• _Selected extract_:
-- Opening Marker --
Making The University of Alabama a No Flu Zone
A University of Alabama campaign to vaccinate faculty, staff and students against the flu this year kicks off in September.
The vaccination effort will be led by University Medical Center and the Student Health Center, which are both operated by the College.
Beginning September 4, University Medical Center nurses, and additional nurses hired for the vaccination effort, will begin visiting buildings across campus. Vaccination stations will be set up in building lobbies, and nurses will also go to employee offices to provide vaccinations. The idea is to make getting this year’s flu shot as convenient as possible.
The vaccination, which will be in injection form, will be free. Employees do not need to have University health insurance to receive a flu shot. The University has purchased enough injections for 8,000 people.
“This is a huge undertaking,” says Elizabeth Cockrum, MD, clinical director of University Medical Center and the College’s associate dean for Clinical Affairs. “But our goal is to knock on doors and to make this as easy and convenient as possible.”
-- Closing Marker --
• _Set of tasks_:
[a] Answer these questions from the No Flu Zone article, one per line:
(i) On what date do nurses begin visiting campus buildings?
(ii) For how many people has the University purchased injections?
(iii) What is Elizabeth Cockrum's position at University Medical Center?
[b] Reproduce the No Flu Zone article word for word, beginning at the words "Beginning September 4, University" and stopping after "as convenient as possible.".
The entries that follow are unrelated to the No Flu Zone article.

• _Provided information_:
-- Opening Marker --
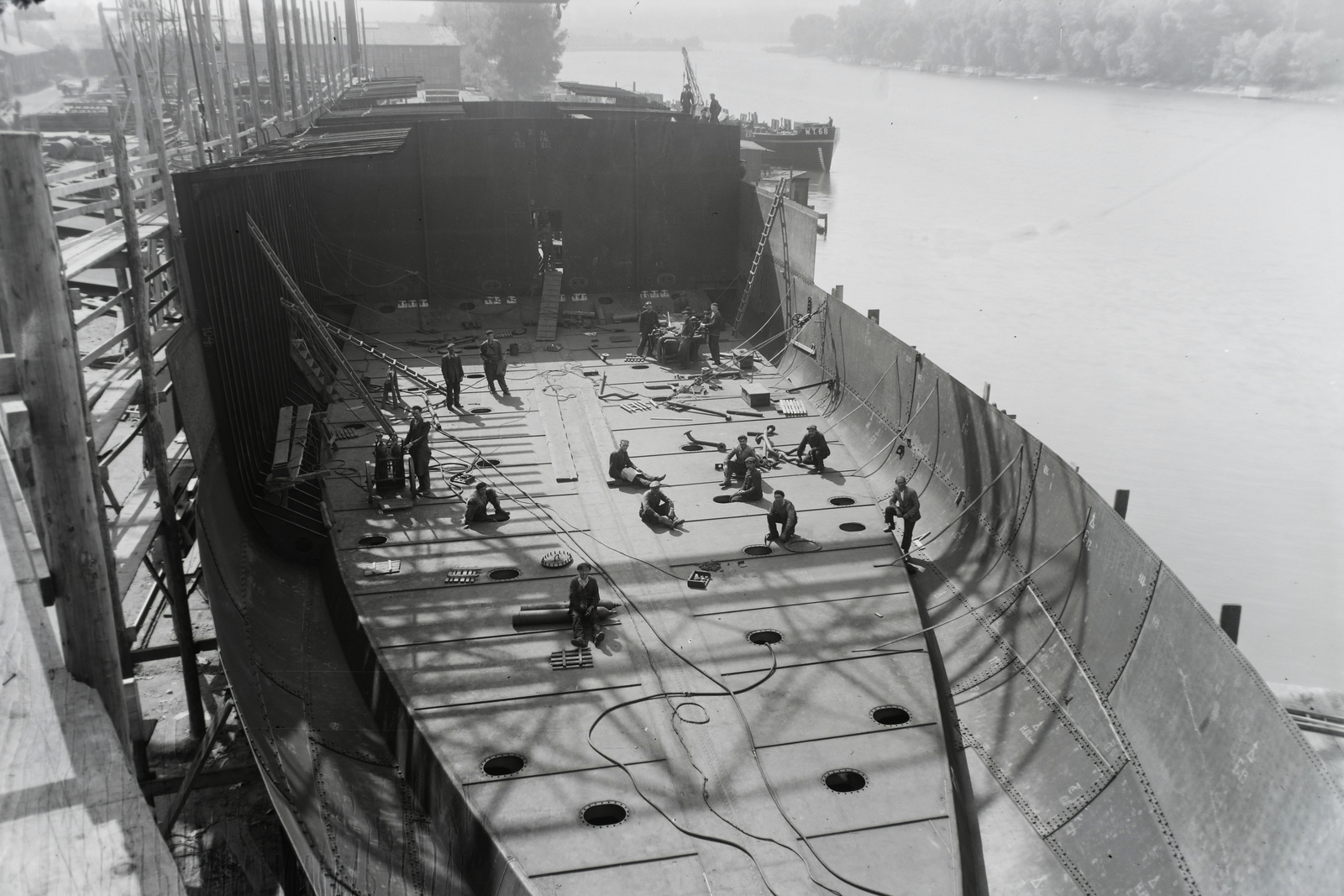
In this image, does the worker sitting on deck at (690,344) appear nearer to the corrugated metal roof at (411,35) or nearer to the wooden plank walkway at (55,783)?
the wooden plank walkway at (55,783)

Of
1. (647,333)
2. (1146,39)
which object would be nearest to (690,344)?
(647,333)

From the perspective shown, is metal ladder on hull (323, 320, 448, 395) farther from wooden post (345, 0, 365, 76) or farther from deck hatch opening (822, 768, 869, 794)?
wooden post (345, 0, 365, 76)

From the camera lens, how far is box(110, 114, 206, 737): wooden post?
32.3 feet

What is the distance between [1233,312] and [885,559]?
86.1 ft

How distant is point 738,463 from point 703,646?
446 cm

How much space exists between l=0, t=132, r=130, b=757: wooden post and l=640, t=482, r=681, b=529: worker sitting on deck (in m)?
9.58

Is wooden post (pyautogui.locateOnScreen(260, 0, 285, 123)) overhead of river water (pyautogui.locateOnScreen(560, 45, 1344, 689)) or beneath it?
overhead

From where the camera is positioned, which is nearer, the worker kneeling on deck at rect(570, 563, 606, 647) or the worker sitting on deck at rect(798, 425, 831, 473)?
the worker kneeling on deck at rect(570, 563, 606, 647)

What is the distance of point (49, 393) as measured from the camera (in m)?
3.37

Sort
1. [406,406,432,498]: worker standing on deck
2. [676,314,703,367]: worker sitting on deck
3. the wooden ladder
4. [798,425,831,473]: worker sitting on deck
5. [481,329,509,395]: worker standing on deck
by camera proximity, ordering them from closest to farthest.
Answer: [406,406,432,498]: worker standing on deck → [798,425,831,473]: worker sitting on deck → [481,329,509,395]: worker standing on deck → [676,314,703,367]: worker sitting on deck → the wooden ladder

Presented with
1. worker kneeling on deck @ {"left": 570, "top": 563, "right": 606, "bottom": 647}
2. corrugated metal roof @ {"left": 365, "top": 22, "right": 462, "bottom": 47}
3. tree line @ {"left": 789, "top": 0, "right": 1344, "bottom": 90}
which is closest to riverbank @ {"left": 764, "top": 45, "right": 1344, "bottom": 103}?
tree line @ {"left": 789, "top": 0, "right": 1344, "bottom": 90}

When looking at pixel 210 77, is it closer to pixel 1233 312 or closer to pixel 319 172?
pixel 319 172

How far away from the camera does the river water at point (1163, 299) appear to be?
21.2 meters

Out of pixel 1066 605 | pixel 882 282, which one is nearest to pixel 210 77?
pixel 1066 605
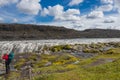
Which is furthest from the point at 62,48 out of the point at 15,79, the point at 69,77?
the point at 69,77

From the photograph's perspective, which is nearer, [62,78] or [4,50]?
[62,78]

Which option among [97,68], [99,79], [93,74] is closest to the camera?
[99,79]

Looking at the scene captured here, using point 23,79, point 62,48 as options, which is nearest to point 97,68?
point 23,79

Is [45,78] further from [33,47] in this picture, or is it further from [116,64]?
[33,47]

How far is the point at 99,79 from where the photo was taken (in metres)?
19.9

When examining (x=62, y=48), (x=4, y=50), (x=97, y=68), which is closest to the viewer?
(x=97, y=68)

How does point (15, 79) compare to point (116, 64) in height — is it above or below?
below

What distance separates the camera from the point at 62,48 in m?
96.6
-- Closing Marker --
• _Task-by-task solutions_:
[a]
(i) September 4
(ii) 8,000
(iii) Clinical director

[b]
Beginning September 4, University Medical Center nurses, and additional nurses hired for the vaccination effort, will begin visiting buildings across campus. Vaccination stations will be set up in building lobbies, and nurses will also go to employee offices to provide vaccinations. The idea is to make getting this year’s flu shot as convenient as possible.